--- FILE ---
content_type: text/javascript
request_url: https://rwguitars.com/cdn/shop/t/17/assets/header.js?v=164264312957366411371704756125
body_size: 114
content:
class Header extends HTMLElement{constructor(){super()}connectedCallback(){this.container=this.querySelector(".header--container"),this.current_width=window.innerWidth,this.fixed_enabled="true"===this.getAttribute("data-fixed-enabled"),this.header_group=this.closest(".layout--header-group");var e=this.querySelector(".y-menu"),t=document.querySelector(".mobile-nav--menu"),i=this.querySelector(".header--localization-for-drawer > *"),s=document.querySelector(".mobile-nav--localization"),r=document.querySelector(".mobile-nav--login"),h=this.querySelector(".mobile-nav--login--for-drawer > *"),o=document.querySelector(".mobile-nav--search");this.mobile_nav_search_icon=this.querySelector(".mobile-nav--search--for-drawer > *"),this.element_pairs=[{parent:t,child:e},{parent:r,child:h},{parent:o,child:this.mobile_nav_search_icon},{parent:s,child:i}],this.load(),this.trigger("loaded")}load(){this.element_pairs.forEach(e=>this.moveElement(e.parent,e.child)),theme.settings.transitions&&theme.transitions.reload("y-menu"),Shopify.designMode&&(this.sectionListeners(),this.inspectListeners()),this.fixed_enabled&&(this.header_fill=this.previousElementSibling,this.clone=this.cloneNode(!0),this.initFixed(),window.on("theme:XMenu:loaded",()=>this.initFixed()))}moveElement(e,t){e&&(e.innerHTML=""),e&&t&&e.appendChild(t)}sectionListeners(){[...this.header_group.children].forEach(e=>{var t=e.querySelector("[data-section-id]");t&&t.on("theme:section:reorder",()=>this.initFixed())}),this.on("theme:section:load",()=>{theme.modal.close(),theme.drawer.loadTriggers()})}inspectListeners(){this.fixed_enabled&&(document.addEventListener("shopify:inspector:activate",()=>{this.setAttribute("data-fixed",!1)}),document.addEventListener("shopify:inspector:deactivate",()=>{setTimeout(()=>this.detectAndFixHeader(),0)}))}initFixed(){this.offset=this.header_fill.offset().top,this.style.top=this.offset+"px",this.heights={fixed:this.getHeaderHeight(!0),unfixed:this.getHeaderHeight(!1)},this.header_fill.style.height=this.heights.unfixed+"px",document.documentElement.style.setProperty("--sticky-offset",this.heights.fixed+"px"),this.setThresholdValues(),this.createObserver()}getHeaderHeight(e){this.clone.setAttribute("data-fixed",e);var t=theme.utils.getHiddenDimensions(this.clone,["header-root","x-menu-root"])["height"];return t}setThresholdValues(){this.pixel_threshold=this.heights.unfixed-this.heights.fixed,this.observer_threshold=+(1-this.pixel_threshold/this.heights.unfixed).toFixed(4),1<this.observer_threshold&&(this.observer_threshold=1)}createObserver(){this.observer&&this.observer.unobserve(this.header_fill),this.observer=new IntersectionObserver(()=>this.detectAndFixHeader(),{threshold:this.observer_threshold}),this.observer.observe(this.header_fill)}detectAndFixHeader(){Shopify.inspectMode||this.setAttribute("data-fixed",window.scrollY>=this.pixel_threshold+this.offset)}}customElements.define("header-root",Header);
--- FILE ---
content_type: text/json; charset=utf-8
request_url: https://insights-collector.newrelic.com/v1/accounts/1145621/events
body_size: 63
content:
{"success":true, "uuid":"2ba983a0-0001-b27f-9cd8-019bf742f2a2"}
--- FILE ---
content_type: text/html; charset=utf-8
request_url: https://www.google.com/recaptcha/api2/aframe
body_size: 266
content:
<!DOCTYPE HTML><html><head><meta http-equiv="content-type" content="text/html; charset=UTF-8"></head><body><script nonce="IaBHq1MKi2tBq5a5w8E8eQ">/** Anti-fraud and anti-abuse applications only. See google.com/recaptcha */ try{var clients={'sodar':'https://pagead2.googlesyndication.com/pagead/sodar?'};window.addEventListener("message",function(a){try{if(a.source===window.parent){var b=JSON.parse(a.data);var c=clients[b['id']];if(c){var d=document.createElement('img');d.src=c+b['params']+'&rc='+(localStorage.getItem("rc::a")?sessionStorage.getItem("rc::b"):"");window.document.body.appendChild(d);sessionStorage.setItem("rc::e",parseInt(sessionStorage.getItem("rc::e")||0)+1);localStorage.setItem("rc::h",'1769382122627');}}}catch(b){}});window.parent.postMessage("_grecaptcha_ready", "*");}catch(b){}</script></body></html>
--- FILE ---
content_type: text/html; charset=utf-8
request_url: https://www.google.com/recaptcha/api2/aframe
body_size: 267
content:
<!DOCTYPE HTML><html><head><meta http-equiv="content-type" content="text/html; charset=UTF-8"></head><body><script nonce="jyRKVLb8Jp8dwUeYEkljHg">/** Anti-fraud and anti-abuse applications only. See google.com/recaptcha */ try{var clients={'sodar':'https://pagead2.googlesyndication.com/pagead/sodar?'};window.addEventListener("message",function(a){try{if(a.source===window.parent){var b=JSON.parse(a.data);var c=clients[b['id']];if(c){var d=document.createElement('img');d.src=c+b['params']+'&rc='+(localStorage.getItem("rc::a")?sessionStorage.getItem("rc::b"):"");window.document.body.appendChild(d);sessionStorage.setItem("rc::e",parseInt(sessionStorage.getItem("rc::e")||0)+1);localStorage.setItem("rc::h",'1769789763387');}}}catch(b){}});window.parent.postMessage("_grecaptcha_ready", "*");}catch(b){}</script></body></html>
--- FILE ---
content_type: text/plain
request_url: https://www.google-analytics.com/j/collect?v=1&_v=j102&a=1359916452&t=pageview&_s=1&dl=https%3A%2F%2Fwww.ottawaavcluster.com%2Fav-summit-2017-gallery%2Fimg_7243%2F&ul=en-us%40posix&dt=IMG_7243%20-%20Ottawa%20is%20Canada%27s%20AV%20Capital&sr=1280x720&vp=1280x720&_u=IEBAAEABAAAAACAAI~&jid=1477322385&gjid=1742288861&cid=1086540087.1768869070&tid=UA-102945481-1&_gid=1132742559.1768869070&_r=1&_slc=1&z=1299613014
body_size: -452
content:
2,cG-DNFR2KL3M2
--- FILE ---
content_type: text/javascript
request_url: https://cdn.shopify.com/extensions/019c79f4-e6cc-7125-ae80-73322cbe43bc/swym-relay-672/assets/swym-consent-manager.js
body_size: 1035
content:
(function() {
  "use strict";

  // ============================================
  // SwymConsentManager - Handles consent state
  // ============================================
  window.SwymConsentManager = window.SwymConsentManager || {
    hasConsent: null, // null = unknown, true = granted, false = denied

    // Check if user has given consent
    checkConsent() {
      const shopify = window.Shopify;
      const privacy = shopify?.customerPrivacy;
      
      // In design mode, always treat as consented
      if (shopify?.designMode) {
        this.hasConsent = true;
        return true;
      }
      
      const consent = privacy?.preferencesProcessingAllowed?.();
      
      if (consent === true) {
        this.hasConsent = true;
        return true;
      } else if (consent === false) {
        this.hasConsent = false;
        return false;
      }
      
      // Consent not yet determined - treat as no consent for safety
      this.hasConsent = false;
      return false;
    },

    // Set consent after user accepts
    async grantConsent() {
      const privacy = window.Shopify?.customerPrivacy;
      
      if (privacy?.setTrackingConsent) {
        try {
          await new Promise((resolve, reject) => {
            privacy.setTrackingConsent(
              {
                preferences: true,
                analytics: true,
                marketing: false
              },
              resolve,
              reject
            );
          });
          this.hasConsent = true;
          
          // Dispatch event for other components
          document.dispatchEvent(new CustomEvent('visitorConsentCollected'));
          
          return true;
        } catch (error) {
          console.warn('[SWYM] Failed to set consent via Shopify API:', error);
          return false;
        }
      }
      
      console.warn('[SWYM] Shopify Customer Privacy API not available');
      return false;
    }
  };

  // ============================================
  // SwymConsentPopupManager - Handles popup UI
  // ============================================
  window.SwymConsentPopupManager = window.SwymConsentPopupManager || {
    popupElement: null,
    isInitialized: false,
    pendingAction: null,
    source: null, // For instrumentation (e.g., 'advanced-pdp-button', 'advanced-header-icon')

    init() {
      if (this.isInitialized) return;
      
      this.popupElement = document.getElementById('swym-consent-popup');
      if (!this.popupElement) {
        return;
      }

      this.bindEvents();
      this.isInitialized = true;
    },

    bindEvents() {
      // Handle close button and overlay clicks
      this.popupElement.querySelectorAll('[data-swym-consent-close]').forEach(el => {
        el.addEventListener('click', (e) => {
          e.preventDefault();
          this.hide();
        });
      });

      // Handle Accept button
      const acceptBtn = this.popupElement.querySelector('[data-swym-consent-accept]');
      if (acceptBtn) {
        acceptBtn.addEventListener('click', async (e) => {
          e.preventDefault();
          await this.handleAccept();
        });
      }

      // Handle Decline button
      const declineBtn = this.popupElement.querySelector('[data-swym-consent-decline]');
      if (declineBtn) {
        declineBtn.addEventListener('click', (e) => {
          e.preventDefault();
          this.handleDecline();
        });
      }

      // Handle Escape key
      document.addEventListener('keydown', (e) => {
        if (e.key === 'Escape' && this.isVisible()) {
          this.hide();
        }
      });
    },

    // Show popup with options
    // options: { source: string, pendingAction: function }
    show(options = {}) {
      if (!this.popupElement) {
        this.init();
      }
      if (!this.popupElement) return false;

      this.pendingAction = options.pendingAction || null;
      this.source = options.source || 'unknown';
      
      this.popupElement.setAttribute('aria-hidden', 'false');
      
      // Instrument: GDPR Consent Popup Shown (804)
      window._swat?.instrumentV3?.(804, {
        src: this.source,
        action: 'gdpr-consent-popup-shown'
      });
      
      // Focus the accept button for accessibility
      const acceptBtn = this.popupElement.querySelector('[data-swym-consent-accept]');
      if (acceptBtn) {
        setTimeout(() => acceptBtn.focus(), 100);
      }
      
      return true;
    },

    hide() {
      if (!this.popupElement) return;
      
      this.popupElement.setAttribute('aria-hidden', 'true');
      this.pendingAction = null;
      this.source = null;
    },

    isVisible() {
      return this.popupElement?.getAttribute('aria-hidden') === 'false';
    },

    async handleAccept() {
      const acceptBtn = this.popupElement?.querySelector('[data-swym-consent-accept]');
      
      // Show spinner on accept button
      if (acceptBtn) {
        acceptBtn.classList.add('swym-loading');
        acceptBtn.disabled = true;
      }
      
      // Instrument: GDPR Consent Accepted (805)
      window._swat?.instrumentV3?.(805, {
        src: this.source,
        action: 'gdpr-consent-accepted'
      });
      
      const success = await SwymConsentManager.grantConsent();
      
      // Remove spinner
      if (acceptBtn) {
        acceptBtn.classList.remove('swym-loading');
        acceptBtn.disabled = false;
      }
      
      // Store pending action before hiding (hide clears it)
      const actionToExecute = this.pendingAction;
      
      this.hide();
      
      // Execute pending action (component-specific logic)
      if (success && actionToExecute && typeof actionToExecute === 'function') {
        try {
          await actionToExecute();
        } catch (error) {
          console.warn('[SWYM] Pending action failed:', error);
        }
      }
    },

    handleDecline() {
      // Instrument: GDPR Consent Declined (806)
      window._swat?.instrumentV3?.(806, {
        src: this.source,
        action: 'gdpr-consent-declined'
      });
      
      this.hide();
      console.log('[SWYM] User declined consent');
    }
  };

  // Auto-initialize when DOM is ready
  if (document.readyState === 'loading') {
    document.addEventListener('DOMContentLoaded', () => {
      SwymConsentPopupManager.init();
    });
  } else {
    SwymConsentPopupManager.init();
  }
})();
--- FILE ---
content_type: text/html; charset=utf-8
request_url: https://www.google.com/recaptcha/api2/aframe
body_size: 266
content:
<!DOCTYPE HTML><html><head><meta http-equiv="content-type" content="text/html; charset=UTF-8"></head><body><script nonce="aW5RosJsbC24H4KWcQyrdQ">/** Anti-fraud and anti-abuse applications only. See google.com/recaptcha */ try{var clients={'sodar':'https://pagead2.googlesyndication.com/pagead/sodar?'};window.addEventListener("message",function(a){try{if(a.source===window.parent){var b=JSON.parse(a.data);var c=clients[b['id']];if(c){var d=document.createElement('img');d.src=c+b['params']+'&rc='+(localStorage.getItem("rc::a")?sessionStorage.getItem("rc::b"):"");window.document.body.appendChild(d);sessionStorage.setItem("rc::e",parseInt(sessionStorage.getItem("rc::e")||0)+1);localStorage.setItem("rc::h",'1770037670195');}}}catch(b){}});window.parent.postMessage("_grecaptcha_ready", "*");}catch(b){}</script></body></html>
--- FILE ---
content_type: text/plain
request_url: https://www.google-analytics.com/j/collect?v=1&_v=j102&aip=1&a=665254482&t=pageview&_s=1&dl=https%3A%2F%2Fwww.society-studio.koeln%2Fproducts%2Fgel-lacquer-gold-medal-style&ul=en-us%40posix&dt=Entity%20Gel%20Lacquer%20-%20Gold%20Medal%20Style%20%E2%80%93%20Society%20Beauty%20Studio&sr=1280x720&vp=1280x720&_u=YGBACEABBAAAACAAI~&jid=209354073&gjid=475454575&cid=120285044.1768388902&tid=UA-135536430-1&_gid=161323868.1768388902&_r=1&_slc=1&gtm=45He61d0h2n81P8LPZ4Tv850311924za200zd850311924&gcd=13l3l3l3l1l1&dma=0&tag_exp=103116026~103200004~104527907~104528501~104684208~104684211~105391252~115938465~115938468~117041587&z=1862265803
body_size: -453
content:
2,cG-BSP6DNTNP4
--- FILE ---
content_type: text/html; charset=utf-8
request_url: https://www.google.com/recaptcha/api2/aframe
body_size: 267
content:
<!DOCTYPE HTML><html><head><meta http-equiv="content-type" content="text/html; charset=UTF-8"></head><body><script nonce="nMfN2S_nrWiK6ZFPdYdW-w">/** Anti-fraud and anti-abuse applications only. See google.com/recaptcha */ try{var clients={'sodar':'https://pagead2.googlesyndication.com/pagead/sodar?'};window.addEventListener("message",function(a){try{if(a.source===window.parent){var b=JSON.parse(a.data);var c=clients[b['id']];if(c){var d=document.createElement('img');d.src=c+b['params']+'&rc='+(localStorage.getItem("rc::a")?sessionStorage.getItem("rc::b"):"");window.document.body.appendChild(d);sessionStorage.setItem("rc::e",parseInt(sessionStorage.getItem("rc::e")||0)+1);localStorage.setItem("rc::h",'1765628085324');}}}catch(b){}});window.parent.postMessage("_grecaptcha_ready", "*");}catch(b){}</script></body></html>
========
An answer is complete only when it holds every line above containing the string "declineBtn".

      const declineBtn = this.popupElement.querySelector('[data-swym-consent-decline]');
      if (declineBtn) {
        declineBtn.addEventListener('click', (e) => {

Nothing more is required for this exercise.